Jasne. Tylko przelicz teraz, ilu jest co roku absolwentów filologii angielskiej, ilu tajskiej, a ilu serbskiej. Przykład z UAM - ok. 100 osób na roku anglistyki, bodaj 20 na filologii tajskiej. I weź pod uwagę, że anglistyka jest właściwie wszędzie (tzn. w różnych KJO, wyższych szkołach państwowych, uczelniach prywatnych itd.), a rzadkie filologie często w 1, a maksymalnie 3-4 ośrodkach w kraju. Zapotrzebowanie więc mniejsze, ale i konkurencja daleko skromniejsza. Ja ostatnio widziałam na uczelni ze 3 ogłoszenia o pracy dla osób ze znajomością węgierskiego (w ciągu dwóch tygodni zaledwie) - aż szkoda, że go nie znam :). Ponadto angielski staje się powoli standardem - sama znajomość angielskiego nie jest atutem dla pracodawcy - a węgierski to wciąż rzadkość.

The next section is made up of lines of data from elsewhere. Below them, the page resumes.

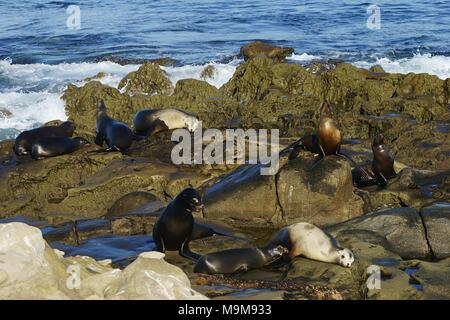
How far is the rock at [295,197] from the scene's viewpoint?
→ 32.7ft

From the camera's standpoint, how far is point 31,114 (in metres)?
21.4

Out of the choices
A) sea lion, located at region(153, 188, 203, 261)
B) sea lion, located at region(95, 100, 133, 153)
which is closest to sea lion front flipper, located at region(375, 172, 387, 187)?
sea lion, located at region(153, 188, 203, 261)

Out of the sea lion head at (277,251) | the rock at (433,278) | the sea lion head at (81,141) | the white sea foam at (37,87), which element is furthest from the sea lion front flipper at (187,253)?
the white sea foam at (37,87)

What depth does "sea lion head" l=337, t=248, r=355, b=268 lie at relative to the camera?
25.0 ft

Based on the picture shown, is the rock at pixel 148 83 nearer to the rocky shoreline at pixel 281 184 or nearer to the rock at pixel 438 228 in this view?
the rocky shoreline at pixel 281 184

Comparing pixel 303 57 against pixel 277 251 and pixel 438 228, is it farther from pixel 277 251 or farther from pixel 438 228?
pixel 277 251

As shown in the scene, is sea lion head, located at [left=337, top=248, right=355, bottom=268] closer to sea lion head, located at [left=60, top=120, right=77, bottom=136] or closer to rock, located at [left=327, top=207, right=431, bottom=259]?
rock, located at [left=327, top=207, right=431, bottom=259]

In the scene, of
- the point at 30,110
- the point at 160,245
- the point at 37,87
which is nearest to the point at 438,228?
the point at 160,245

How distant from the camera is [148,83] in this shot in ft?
66.0

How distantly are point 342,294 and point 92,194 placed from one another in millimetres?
6303

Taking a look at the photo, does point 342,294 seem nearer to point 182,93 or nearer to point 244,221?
point 244,221

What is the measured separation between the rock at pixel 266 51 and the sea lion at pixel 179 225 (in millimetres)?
17983

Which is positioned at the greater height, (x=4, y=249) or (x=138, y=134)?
(x=4, y=249)
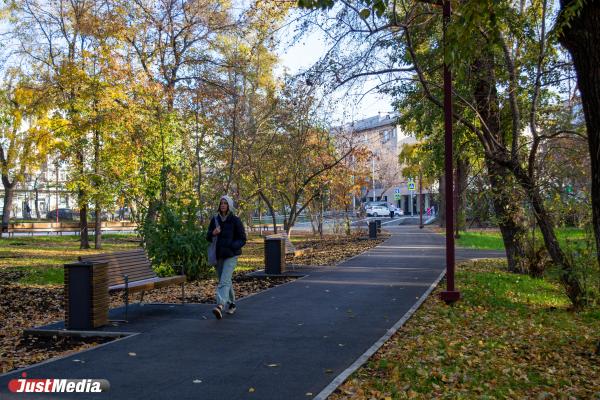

I nie zapominajmy o jeszcze jednym - na większości rzadkich filologii obcych oprócz języka kierunkowego jest język kontynuacyjny na bardzo wysokim poziomie. Tak jest np. z kierunkami w IJ UAM - przyszli specjaliści od tajskiego i wietnamskiego mają jeszcze angielski (lub niemiecki) w wymiarze bodajże równym z etnolingwistami. A osoby po tych "nietypowych" filologiach mogą, z tego, co wiem, uczyć także angielskiego (jest możliwość zdobycia kwalifikacji pedagogicznych) - więc ostatecznie mają spore możliwości :).
> A osoby po tych "nietypowych" filologiach mogą, z tego, co wiem, uczyć także
> angielskiego (jest możliwość zdobycia kwalifikacji pedagogicznych) - więc
> ostatecznie mają spore możliwości :).

To jest niestety żaden argument - uprawnienia pedagogiczne może zdobyć każdy, kto zaliczy odpowiedni kurs.
>To jest niestety żaden argument - uprawnienia pedagogiczne może zdobyć
>każdy, kto zaliczy odpowiedni kurs
Nie miałam na myśli wyłącznie uprawnień, ale i taką znajomość angielskiego (czy innego języka kontynuacyjnego), która umożliwia pracę z tym językiem w charakterze tłumacza czy nauczyciela.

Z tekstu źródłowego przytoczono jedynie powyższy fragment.